Vishing scammers know where to look for weak spots in security. Help desk or customer support employees are there to help and do what they can to assist, making them easy to exploit. They may call up as a customer and mumble their way through the verification process. Or they may call up pretending to be tech support trying to fix an issue only they see on the back end. They will use any and every tactic they can.

What can you do:
  • It wise to be skeptical, especially during a pandemic. If you get an unexpected or unsolicited call from someone you do not know, you don’t have to speak with that party. If it doesn’t feel right, it probably isn’t. So don’t give in to pressure or a contrived urgency from people you don’t know, especially if it has anything to do with private or secure information.
  • Watch out for the types of questions they ask you. If the caller claims to be from a company or vendor you work with closely but is not a name you recognize, don’t respond to their questions. Instead, take their name, hang up and call your direct contact for that company or vendor and ask them about it. They will tell you if the caller was legitimate or if the person calling even works for their company.
  • If they call to help with a technical issue that only they see, do not share any information. Hang up and verify with your company’s IT team or a supervisor who would be able to confirm.
  • Pay attention if they ask you to go to a website you don’t usually go to or is slightly off from the one you usually log in to. Vishers may try to send you an email with a link; pay close attention to the email address it is coming from. It may only be a character or two off from one you usually recognize. Don’t click any links or open any attachments that you are not expecting.

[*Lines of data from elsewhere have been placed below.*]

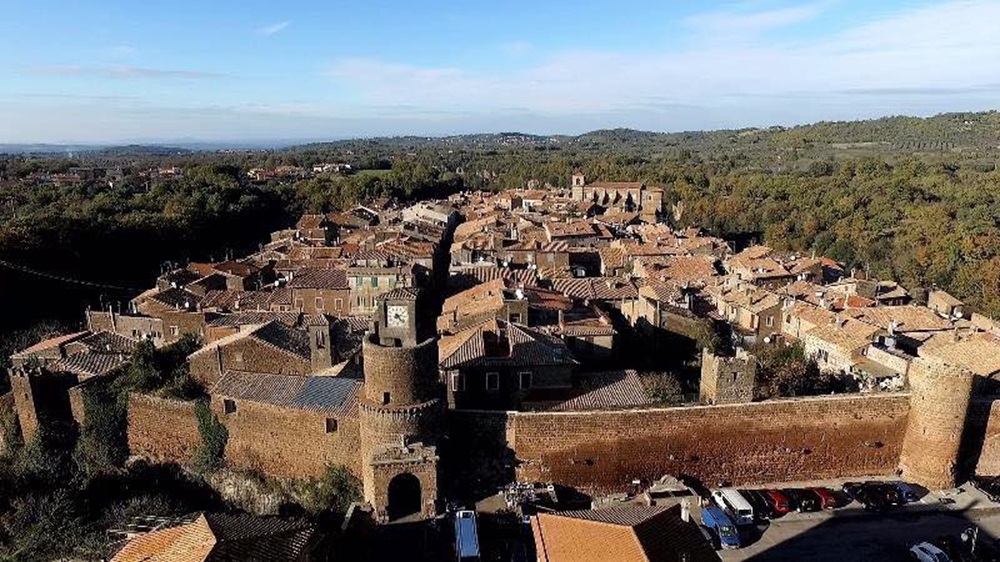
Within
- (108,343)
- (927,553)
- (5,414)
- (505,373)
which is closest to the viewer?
(927,553)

Scammers will never go away; they just change their techniques to match the changing technology. Be sure to protect yourself from these tactics. Remember:

  • Be wary of anyone calling you that you don’t recognize.

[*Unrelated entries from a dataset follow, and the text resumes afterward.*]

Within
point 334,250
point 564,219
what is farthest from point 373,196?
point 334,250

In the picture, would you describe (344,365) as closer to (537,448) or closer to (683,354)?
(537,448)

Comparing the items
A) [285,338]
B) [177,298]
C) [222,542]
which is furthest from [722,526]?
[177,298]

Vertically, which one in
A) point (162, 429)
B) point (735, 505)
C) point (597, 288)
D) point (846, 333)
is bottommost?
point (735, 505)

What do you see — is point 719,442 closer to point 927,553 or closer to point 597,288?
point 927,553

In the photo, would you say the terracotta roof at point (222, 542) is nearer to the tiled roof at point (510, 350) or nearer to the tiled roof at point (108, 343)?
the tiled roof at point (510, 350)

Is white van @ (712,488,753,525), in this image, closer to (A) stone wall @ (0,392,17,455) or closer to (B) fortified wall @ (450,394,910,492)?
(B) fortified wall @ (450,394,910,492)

  • If you do find yourself questioning what kind of information you just gave someone, reach out right away to whoever oversees your network security and let them know.
  • Be sure to change any passwords you may have inadvertently or directly given someone over the phone.
  • Stay calm. If you suspect this is happening, don’t discuss anything company-related without explicit permission from your company.
  • Ask questions, request verification, and protect yourself and your company. Taking these precautions can help ensure that you won’t fall victim to these Vishing scams.